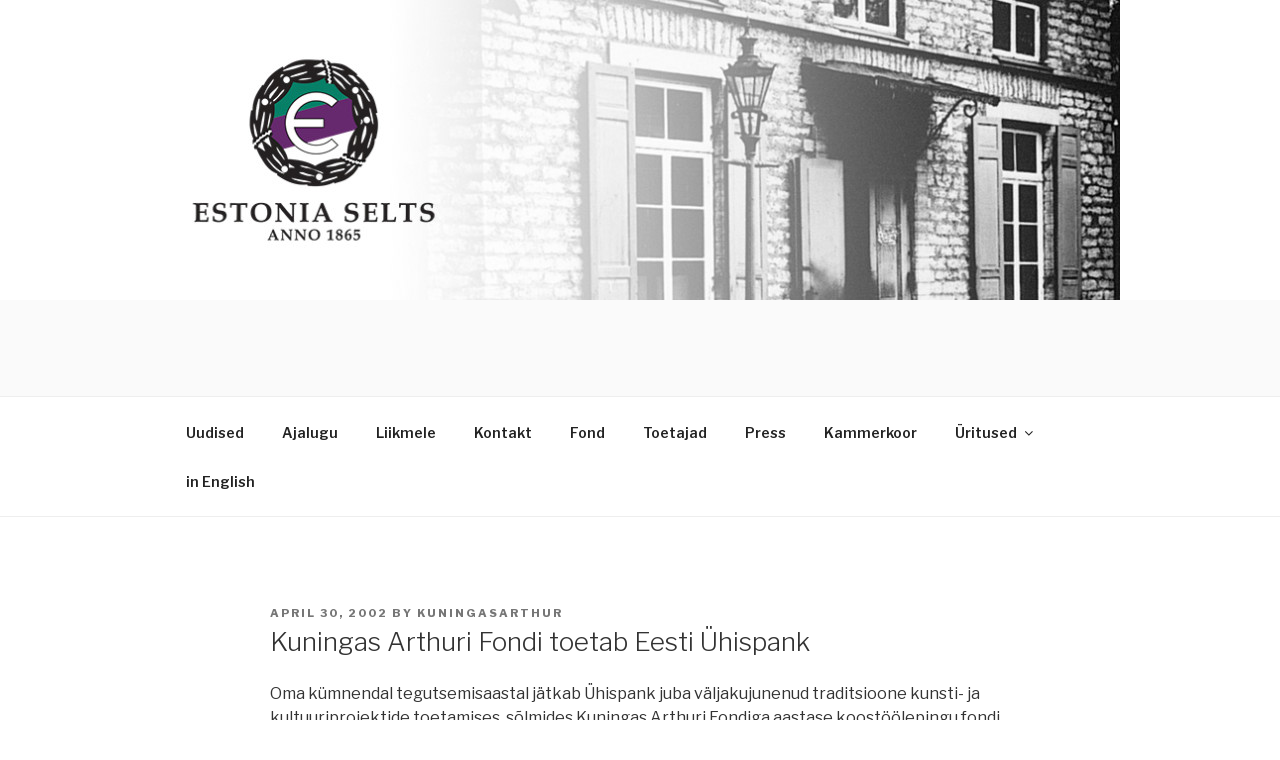

--- FILE ---
content_type: text/plain
request_url: https://www.google-analytics.com/j/collect?v=1&_v=j102&a=898760022&t=pageview&_s=1&dl=https%3A%2F%2Festoniaselts.ee%2Fkuningas-arthuri-gala%2Fkuningas-arthuri-fondi-toetab-eesti-uhispank%2F&ul=en-us%40posix&dt=Kuningas%20Arthuri%20Fondi%20toetab%20Eesti%20%C3%9Chispank%20%E2%80%93%20Estonia%20Selts&sr=1280x720&vp=1280x720&_u=IEBAAEABAAAAACAAI~&jid=1620191231&gjid=1754995578&cid=1010341495.1768606469&tid=UA-49701464-2&_gid=585722990.1768606469&_r=1&_slc=1&z=948794695
body_size: -286
content:
2,cG-3SH84X84CC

=-=-=-=-=

Without including any picture, copy the listing above exactly and in full.

--- FILE ---
content_type: text/plain
request_url: https://www.google-analytics.com/j/collect?v=1&_v=j102&a=898760022&t=pageview&_s=1&dl=https%3A%2F%2Festoniaselts.ee%2Fkuningas-arthuri-gala%2Fkuningas-arthuri-fondi-toetab-eesti-uhispank%2F&ul=en-us%40posix&dt=Kuningas%20Arthuri%20Fondi%20toetab%20Eesti%20%C3%9Chispank%20%E2%80%93%20Estonia%20Selts&sr=1280x720&vp=1280x720&_u=IEBAAEABAAAAACAAI~&jid=1620191231&gjid=1754995578&cid=1010341495.1768606469&tid=UA-49701464-2&_gid=585722990.1768606469&_r=1&_slc=1&z=948794695
body_size: -286
content:
2,cG-3SH84X84CC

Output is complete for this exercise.